ISTRUZIONI DEL COMPITO: Riscrivi come lista JSON di stringhe le righe delle voci, dalla riga che contiene "How far is window, located" fino alla fine delle voci, estremi inclusi, con una stringa per ogni riga e senza le righe vuote. Lascia fuori dalla risposta le immagini.

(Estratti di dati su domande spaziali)
▼
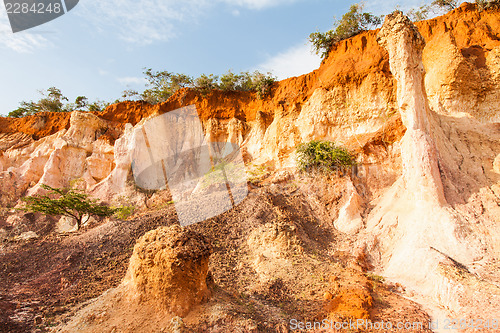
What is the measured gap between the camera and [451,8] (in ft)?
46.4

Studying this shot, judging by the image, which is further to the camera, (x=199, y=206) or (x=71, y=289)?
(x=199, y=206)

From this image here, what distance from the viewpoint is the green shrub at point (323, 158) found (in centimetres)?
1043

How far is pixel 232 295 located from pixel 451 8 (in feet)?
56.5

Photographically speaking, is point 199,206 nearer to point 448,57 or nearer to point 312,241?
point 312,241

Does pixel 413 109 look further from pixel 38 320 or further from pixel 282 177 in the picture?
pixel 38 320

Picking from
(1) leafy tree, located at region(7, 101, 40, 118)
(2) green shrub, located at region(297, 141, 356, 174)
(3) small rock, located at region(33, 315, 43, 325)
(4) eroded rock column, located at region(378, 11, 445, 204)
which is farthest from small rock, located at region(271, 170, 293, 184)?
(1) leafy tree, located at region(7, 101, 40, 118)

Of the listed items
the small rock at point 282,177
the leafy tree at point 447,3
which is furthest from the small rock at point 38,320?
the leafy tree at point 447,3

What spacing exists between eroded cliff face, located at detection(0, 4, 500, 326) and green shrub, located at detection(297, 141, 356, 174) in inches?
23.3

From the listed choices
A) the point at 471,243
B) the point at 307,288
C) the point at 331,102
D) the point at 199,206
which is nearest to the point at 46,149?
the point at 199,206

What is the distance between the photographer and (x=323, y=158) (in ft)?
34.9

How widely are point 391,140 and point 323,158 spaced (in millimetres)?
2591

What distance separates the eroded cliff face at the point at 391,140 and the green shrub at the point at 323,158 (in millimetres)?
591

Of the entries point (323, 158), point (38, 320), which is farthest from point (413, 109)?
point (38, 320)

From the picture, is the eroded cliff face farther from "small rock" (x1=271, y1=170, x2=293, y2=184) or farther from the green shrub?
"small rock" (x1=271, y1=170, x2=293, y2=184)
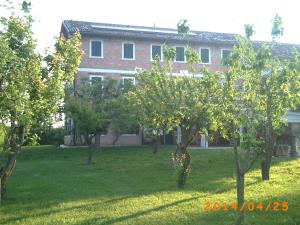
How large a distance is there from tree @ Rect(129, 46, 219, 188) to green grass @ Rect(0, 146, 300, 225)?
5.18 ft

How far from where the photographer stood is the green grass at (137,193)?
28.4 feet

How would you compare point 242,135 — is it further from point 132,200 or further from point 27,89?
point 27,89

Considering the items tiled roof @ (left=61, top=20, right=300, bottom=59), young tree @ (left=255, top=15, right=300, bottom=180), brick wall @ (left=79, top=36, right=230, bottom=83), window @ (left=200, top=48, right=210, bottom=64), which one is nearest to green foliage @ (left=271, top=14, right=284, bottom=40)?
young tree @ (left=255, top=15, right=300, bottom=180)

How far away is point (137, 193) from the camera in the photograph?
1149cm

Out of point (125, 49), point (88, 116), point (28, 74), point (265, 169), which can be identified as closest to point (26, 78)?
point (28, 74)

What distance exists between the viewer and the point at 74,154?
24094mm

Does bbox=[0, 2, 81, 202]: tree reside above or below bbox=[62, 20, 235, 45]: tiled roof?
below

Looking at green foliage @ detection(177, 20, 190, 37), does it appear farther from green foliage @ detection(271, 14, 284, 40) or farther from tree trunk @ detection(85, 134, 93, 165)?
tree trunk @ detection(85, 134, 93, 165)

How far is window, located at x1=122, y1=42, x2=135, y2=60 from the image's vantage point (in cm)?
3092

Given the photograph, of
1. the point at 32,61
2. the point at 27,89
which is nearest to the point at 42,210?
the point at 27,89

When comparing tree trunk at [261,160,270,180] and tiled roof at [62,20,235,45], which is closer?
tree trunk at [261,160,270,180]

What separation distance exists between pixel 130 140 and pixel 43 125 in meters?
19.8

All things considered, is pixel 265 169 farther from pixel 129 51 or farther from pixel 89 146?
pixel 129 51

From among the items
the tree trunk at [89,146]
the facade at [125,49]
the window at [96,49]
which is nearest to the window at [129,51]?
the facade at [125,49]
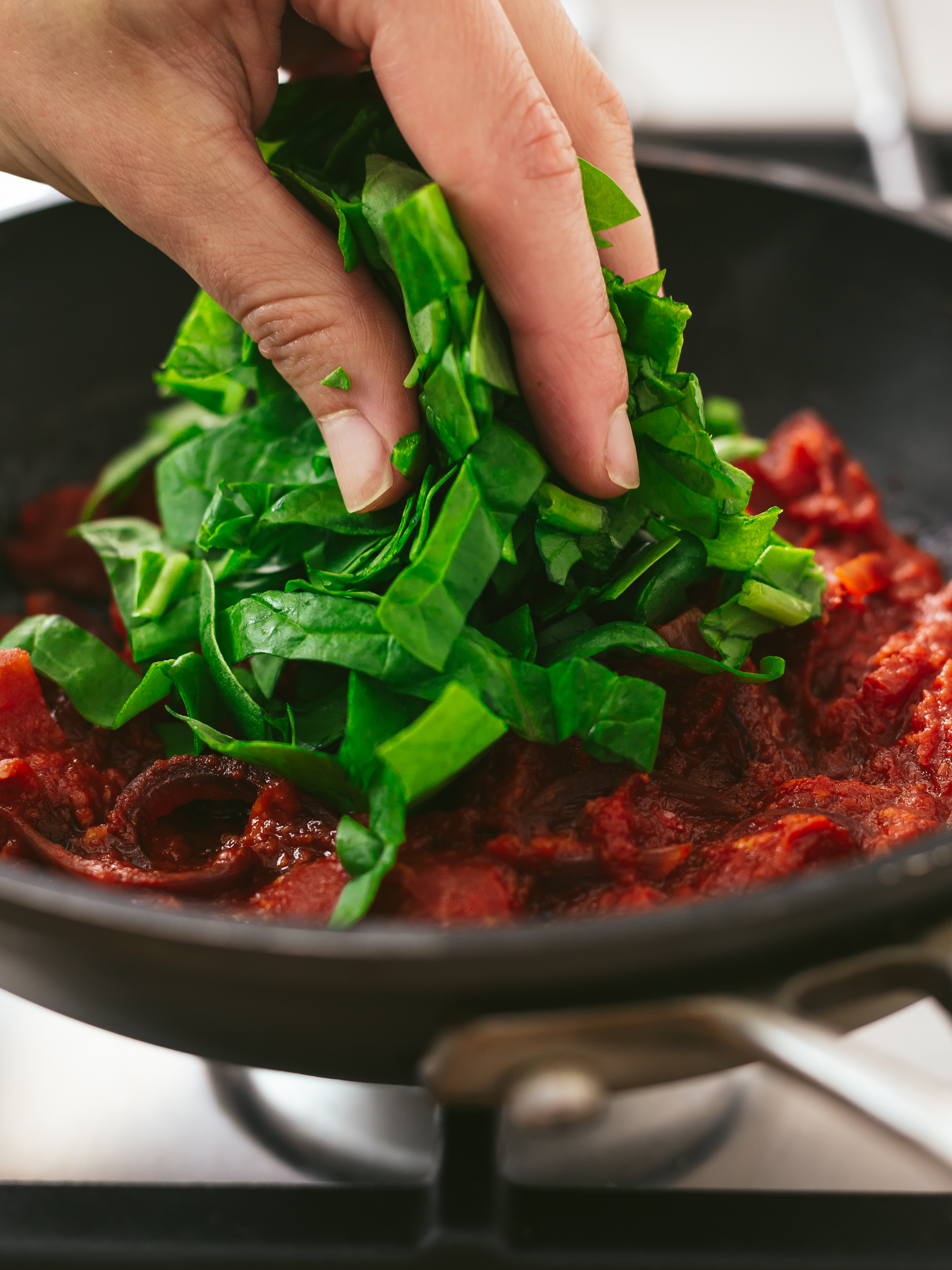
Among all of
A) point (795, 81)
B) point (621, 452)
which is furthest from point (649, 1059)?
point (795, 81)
▲
RISULTATO DELL'ESERCIZIO:
[
  "How far is window, located at x1=122, y1=42, x2=135, y2=60 from the image's vantage point (in cm)?",
  "3092",
  "Given the photograph, of",
  "1. the point at 32,61",
  "2. the point at 27,89",
  "which is nearest to the point at 42,210?",
  "the point at 27,89",
  "When comparing tree trunk at [261,160,270,180] and tiled roof at [62,20,235,45], which is closer?",
  "tree trunk at [261,160,270,180]",
  "What separation distance exists between pixel 130 140 and pixel 43 125 in meters?",
  "19.8",
  "All things considered, is pixel 265 169 farther from pixel 129 51 or farther from pixel 89 146?",
  "pixel 129 51",
  "From among the items",
  "the tree trunk at [89,146]",
  "the facade at [125,49]",
  "the window at [96,49]",
  "which is nearest to the window at [129,51]?",
  "the facade at [125,49]",
  "Among all of",
  "A) point (795, 81)",
  "B) point (621, 452)",
  "which is furthest from point (649, 1059)?",
  "point (795, 81)"
]